This always amazes me. Whenever negative events are developing with publicly traded equity and someone reveals it’s always ‘basher’, ‘agenda’ or ‘scare tactics’. Nobody made this stuff up. It’s happening whether you wish, pray and hope it isn’t.
More befuddling is why folks think paying over NAV is a good thing in any way shape or form. Would you go to your bank and pay $11,000 for a $10,000 CD even if it had a 9% interest rate ? More than likely not ! And that would be for a investment vehicle that has a guaranteed capital return and a guaranteed rate of return. In the case of a CEF there is no guarantee of return rate OR capital return. Go figure ?

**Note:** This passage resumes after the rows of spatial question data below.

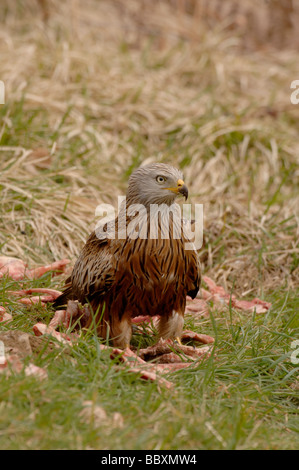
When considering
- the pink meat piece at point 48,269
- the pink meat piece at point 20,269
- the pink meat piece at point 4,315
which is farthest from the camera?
the pink meat piece at point 48,269

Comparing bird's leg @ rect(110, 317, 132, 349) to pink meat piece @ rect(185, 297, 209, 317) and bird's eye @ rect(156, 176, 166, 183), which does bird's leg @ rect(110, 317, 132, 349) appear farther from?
pink meat piece @ rect(185, 297, 209, 317)

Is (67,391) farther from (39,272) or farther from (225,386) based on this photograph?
(39,272)

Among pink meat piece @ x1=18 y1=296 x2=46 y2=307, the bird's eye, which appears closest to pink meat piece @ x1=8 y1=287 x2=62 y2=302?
pink meat piece @ x1=18 y1=296 x2=46 y2=307

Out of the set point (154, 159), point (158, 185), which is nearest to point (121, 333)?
point (158, 185)

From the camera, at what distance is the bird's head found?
3.79m

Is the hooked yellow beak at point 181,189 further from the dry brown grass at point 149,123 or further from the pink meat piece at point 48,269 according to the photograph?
the dry brown grass at point 149,123

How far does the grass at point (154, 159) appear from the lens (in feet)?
9.55

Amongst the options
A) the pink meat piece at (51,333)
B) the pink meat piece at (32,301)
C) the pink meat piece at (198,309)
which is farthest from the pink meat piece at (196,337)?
the pink meat piece at (32,301)

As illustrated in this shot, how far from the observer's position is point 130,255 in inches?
148

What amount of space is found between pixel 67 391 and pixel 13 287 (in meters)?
1.67

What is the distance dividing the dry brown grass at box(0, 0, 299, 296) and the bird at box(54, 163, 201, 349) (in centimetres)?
156

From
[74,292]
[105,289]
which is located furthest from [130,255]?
[74,292]

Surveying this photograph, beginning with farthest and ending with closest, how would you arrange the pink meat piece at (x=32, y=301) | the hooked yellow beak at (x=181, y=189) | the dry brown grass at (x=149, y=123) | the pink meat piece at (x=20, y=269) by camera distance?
1. the dry brown grass at (x=149, y=123)
2. the pink meat piece at (x=20, y=269)
3. the pink meat piece at (x=32, y=301)
4. the hooked yellow beak at (x=181, y=189)

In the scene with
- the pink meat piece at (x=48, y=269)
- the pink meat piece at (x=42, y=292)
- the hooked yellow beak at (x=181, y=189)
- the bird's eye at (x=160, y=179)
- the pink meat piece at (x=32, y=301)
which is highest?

Just because the current yield is an annual 9% folks are willing to give up 9% or more of their capital in far less time. Anyone that bought at Thursday’s high already lost ~2% by Friday’s close. That’s 20% of the advertised (not guaranteed) yield in just two days ! If Allianz wasn’t filing SEC documents they would call this a Ponzi scheme. Just the latest derivative shuffle with a new name and face.
Nobody is trying to ‘scare’ anyone. This is simple straight forward math. As the name implies CEF’s are Closed and therefore don’t have the same open ability to expand cash flow and equity to drive higher PPS like a standard issue. Any rise in PPS on a CEF is purely artificial. Those that ignore it end up boo-hooing in the end. Never fails.
Quite frankly if anything is occurring here it’s that some are trying to convince others to be the bagholders.
Btw… your share counts are for two totally different classes. A relative comparison is pointless. If you want to make a dollar comparison it might have validity.